I grew up in a small town in the southeast part of China and then went to college to major in Chemistry at Xiamen University, which is located at the seaside and considered one of the most beautiful campuses in China.
After college, I went to graduate school at Michigan State University in Babak Borhan’s lab. There, I first experienced the power and beauty of protein engineering. To understand what contributes to the different colors of our retinal pigments, I used protein engineering to recapitulate the color tuning observed in our eye pigments. I was able to regulate the color of vitamin A aldehyde across the visible light spectrum via fine tuning of the electrostatics in the protein binding pocket.
Deeply intrigued by the light–protein interactions and with a desire to expand my protein engineering skills, I then joined Alice Ting’s lab at MIT for my postdoctoral work. Using directed evolution protein engineering methods, I was able to design a light sensing protein-based tool to label neuronal circuits underlying specific behaviors with gene expression. During my postdoc, I moved from the east coast to the west coast when the Ting lab relocated to Stanford University. That was an absolutely wonderful experience as I got to explore the scenery and foods in both coasts.

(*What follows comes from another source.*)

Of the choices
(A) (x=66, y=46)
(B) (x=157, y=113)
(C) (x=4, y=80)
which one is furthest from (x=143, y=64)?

I joined the U-M Life Sciences Institute and the Department of Chemistry at the University of Michigan in 2018. I am very excited to have my own team with the overarching goal of designing novel molecular tools with widespread utilities across the subfields of cell biology and neuroscience to facilitate biological studies. Cutting-edge protein engineering methods will be utilized to optimize the overall performance of the tools and we will validate the tools in yeast cell cultures, mammalian cell cultures, neuronal cultures and animal models.